* **Records for processing**:
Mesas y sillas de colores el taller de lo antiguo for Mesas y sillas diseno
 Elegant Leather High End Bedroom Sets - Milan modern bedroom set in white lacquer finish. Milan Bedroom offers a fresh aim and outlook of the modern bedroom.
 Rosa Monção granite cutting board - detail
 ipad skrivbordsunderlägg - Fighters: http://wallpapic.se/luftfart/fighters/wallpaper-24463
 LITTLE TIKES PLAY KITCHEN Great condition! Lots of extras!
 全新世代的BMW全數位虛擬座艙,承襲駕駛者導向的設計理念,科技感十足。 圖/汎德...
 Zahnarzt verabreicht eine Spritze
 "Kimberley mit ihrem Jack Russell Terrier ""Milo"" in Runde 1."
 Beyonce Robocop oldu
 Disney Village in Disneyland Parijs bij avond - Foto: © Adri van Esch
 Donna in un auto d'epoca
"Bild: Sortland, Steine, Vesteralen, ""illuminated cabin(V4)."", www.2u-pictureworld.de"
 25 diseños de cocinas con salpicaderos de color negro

* **Exercise directions**:
Each line of the data is to be restated exactly.

* **Result of this exercise**:
Mesas y sillas de colores el taller de lo antiguo for Mesas y sillas diseno
 Elegant Leather High End Bedroom Sets - Milan modern bedroom set in white lacquer finish. Milan Bedroom offers a fresh aim and outlook of the modern bedroom.
 Rosa Monção granite cutting board - detail
 ipad skrivbordsunderlägg - Fighters: http://wallpapic.se/luftfart/fighters/wallpaper-24463
 LITTLE TIKES PLAY KITCHEN Great condition! Lots of extras!
 全新世代的BMW全數位虛擬座艙,承襲駕駛者導向的設計理念,科技感十足。 圖/汎德...
 Zahnarzt verabreicht eine Spritze
 "Kimberley mit ihrem Jack Russell Terrier ""Milo"" in Runde 1."
 Beyonce Robocop oldu
 Disney Village in Disneyland Parijs bij avond - Foto: © Adri van Esch
 Donna in un auto d'epoca
"Bild: Sortland, Steine, Vesteralen, ""illuminated cabin(V4)."", www.2u-pictureworld.de"
 25 diseños de cocinas con salpicaderos de color negro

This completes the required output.